Chapter 106 · ~3.9k words

Black ink pulsed beneath my skin, a silent, geometric heartbeat that refused to be ignored. I yanked the sleeve of my oversized flannel shirt down, the heavy cotton a scratchy shield against the truth as I stepped back from the porch railing.

"Everything okay?" Dante’s voice was too soft, too perceptive. He remained leaning against the post, his eyes tracking the flight of a hawk circling the valley, but I felt the weight of his attention shifting toward me.

"Just a chill," I said, my voice sounding brittle. I shoved my hands into my pockets, my right thumb tracing the raised, jagged lines that now lived on my wrist. They felt like static, a low-voltage hum that vibrated all the way to my shoulder.

"The sun is out, Aria. It’s nearly eighty degrees." He turned fully now, the casual ease of the morning evaporating. He didn't move toward me, but the distance between us felt charged, a ledger of secrets I wasn't ready to balance.

"I said I'm fine," I snapped, then immediately softened my tone. "I'm just tired, Dante. Nightmare. I'm going to help Elena with the twins."

I retreated into the cabin before he could see the beads of violet sweat forming on my brow.

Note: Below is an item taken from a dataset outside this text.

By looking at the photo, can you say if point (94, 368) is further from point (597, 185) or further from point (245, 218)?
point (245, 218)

Inside, the air smelled of cinnamon and woodsmoke, a domestic sanctuary that felt increasingly like a stage set. I watched Elena laughing with the boys, her hands dusting flour onto the counter—the very picture of a recovered life. She was free of the serum's rage, but I was the one paying the interest on our survival.

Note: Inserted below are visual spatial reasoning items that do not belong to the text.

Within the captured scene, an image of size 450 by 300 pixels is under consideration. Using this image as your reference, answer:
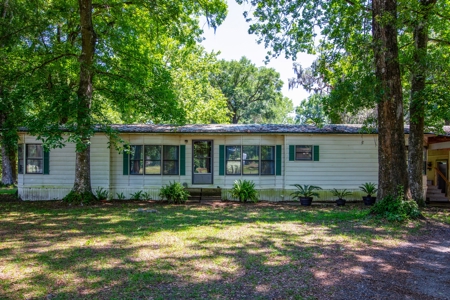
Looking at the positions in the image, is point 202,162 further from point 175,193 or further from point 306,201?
point 306,201

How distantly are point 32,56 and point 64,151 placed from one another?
3806 millimetres

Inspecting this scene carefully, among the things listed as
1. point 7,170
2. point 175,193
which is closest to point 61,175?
point 175,193

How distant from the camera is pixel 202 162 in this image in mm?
13852

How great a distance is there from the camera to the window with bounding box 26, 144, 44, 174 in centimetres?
1330

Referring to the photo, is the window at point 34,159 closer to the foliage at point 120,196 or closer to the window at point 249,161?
the foliage at point 120,196

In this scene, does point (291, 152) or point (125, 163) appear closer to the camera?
point (291, 152)

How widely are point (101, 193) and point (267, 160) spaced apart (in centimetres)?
693

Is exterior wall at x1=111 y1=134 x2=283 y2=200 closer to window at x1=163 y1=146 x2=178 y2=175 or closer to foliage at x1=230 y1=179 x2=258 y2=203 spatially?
window at x1=163 y1=146 x2=178 y2=175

I locked myself in the small, cedar-planked bathroom and turned the faucet on high to drown out the world. I peeled back the sleeve. The lattice had grown. What had been a delicate vine at dawn was now a thick, obsidian armor creeping toward my elbow. The lines weren't just black; they were abyssal, sucking the light out of the room.

I grabbed a bottle of heavy-duty abrasive cleaner from under the sink and a rough washcloth. I scrubbed until the skin was raw and weeping red, but the black ink didn't even fade. It was etched into the bone.

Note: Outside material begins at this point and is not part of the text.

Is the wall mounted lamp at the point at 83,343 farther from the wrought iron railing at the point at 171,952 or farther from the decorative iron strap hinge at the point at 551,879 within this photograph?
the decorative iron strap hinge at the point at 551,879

The Obsidian Blade sat on the edge of the vanity, a cold, jagged tooth of glass. Every time I tried to hide it, to bury it in the woods or toss it into the ravine, it found its way back. It was a parasitic bond, a debt that demanded regular payments of my own blood to keep the violet fire from consuming me.

I pulled out my phone, a burner Felix had secured for me. I dialed the only person who understood the intersection of biology and ancient ruins.

"Chloe," I whispered when the line clicked open. "It’s spreading. I need the research from the Tokyo lab. Everything Lucius had on the grounding mechanism."

"Aria? You shouldn't be calling this line," Chloe’s voice was a low hiss of professional alarm. "The feds are still scrubbing the servers. If they trace this—"

"I don't care about the feds! My arm is turning into a circuit board, and I can taste ozone every time I breathe. I need a way to break the bond."

There was a long pause on the other end, the sound of wind whipping through a distant city. "I'll see what I can find. But Aria... Lucius never found a way to ground the power without killing the host. That's why he needed you. You weren't the pilot. You were the fuse."

I hung up and stared at the Blade. If I was the fuse, then the explosion was inevitable.

That night, I took the artifact out to the old stone well behind the cabin. I wrapped it in a heavy tarp, weighted it with rocks, and dropped it into the black water. I didn't sleep until I heard the splash echo from the depths.

But when I woke the next morning, the room was freezing. I reached for the glass of water on my nightstand, my fingers trembling.

My hand brushed something cold and sharp.

The Obsidian Blade was resting on my pillow, the tarp gone, the glass bone-dry. I looked at my wrist, and the black lines had reached my throat, pulsing with a bright, malevolent violet light.